In un piede ci sono 28 ossa e diversi strati di muscolature che disegnano un’affascinante volta naturale, da cui otteniamo una piccola ma efficace struttura d’appoggio che ci da equilibrio, movimento e stabilità su pressoché ogni tipo di superficie. Il problema è che il nostro sistema di vita ci ha fatto fare tanta strada grazie al supporto delle calzature e strade asfaltate ma, come controparte, ha reso i piedi passivi e deboli (esattamente quello che è successo alla nostra schiena e ai nostri addominali… ma questa è un’altra storia).  La muscolatura profonda che sostiene l’arcata ossea del piede si è indebolita, e tutto è andato a carico della fascia plantare, una sorta di ventaglio fatto di  tessuto connettivo fibroso, cui, dovrebbe spettare il compito di fare da agente “propulsivo” nel movimento. Se non avete mai visto cosa c’è dentro il vostro piede, queste foto  tratte dal volume “Yoga Anathomy” sono un buon inizio. E, soprattutto, si vede l’insieme di muscoli che è importante allungare, tonificare e rafforzare.

La pratica yogica è per tradizione fatta scalza, proprio recuperare la vitalità naturale, la forza, l’adattabilità del nostro piede. Perché non si puo’ creare una posizione, un’asana stabile, anche la più semplice, se le radici, i piedi, sono fragili. E dallo yoga possiamo prende esercizi e gesti di cura per far tornare il piede alla sua piena funzionalità, e quindi renderlo una nuova radice profonda e solida, che ci lanci nella corsa.

LA CURA DEI PIEDI

Vi capita mai di stare con i piedi in mano? Detto così, suona veramente male, e fa pensare a  un gesto poco educato… oppure attiva gesti scaramantici, dato che un’ispezione accurata del piede viene fatta quando un dolore si manifesta, ed è solitamente accompagnata da mantra del tipo “no-la-fascite-no”… e simili

E quindi, dopo aver visto qual è il contenuto dei nostri piedi, passiamo a prendercene cura, attraverso piccoli gesti di automassaggio da fare nel quotidiano. Ve ne propongo due

Il primo parte da una prova, nelle mie classi, solitamente lo presento come l’esercizio di yoga più difficile: Fare spazio tra le dita del piede. Consiste proprio nell’inserire le dita della mano tra le dita dei piedi. Come in queste foto. Se non ci riuscite non vi scoraggiate, ci vorrà un po’ di pazienza e molta delicatezza.

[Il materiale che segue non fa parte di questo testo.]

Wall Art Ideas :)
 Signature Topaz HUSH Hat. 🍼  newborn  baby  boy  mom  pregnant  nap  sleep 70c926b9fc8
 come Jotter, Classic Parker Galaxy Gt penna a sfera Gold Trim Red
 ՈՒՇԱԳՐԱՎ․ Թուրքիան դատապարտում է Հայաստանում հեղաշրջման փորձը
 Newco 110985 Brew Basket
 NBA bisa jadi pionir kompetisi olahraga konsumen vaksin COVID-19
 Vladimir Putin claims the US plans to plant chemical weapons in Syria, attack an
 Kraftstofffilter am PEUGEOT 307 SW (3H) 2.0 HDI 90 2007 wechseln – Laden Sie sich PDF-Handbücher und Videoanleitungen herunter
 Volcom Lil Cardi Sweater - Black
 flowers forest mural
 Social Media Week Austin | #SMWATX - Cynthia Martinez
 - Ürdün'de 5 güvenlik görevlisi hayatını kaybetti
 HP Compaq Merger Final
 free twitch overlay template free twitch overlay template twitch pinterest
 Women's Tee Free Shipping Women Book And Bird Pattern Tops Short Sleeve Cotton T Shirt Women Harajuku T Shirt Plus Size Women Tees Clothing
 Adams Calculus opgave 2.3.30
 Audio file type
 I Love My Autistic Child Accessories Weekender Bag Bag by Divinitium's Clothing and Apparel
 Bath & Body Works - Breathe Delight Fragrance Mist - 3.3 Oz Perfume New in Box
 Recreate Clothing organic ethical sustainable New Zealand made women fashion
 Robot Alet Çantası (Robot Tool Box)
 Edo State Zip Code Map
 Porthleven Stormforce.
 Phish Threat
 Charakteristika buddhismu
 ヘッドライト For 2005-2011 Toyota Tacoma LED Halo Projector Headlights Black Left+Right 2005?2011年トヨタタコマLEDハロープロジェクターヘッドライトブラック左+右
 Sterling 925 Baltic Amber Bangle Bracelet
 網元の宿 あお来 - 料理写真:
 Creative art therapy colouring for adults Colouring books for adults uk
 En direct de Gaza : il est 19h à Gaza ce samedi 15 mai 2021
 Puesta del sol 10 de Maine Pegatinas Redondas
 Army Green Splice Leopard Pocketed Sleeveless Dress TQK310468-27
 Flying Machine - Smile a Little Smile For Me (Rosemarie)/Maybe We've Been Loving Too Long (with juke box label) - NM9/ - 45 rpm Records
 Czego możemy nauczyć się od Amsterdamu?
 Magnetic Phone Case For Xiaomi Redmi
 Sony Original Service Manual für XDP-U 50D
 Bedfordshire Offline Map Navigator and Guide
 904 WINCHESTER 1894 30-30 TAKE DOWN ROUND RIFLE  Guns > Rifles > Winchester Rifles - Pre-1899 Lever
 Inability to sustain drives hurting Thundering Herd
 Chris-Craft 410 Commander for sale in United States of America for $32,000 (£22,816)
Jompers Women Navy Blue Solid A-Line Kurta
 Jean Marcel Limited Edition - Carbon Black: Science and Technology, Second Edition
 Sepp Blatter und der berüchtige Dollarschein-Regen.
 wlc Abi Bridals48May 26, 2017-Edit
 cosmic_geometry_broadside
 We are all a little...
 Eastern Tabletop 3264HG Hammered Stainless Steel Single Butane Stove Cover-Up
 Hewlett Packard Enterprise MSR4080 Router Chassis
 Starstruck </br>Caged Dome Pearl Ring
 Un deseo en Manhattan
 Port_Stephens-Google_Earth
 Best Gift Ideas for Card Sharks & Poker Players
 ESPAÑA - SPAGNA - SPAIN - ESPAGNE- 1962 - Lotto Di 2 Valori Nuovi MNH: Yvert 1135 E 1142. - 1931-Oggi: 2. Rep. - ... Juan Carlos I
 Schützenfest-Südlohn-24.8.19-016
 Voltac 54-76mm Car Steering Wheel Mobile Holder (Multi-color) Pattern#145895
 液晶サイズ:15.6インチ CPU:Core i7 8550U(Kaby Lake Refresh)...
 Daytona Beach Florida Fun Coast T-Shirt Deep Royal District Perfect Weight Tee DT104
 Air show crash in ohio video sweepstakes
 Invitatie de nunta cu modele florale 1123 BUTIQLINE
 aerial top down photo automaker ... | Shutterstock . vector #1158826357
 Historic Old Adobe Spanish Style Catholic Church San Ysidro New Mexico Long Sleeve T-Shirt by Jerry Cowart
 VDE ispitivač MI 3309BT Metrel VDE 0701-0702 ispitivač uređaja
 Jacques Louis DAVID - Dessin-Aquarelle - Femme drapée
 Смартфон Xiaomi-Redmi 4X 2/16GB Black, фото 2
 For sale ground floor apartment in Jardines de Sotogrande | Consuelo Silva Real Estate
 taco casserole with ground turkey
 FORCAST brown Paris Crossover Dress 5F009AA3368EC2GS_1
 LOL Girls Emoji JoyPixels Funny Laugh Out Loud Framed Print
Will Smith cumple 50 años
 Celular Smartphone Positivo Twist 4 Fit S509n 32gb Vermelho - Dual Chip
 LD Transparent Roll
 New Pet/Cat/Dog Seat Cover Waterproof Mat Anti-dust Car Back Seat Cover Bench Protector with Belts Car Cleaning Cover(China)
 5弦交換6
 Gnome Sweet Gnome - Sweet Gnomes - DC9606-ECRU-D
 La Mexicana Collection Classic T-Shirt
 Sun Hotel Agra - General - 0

La struttura del piede, la postura eretta e il meccanismo di camminata portano a farlo diventare un unico blocco e con  questo modo gli diamo elasticità e flessibilità.

La fase successiva è muovere avanti e indietro il blocco mano/piede per liberarlo e rilassarlo. Potrei definirlo un classico esercizio da  “TV-Yoga”, ma anche ideale per una telefonata.

L’obiettivo è arrivare a creare spazio tra le dita del piede, ovvero allargare la nostra superficie d’appoggio, con l’effetto di radicarci a terra con un piede ben aperto

Il secondo gesto viene dal rituale serale yogico, e consiste nel farsi, prima di andare a letto, semplicemente un veloce pediluvio di acqua fredda, andando poi ad asciugare i piedi energicamente con un tessuto ruvido, e  quindi massaggiarli con un po’ di olio di mandorle. L’acqua fredda ha effetti importanti, dilata i capillari, da un forse senso di sollievo che alleggerisce fatica e tensione, soprattutto dopo una giornata impegnativa per i piedi. Il massaggio aiuta a rilassare la fascia, nonché a trovare situazioni di tensione e iniziare a prendersene cura.

Ancora una volta, il piede è il simbolo della radice… e curarlo ci porta alla base dei problemi.  Infatti, concedersi un pediluvio è un bel modo di chiudere la giornata, creando uno stacco tra l’attività quotidiana e la notte. Si può usare questo momento per fare un bilancio della giornata, per riflettere su cosa fare il giorno dopo, per lasciare nell’acqua pensieri che potrebbero disturbare il nostro sonno.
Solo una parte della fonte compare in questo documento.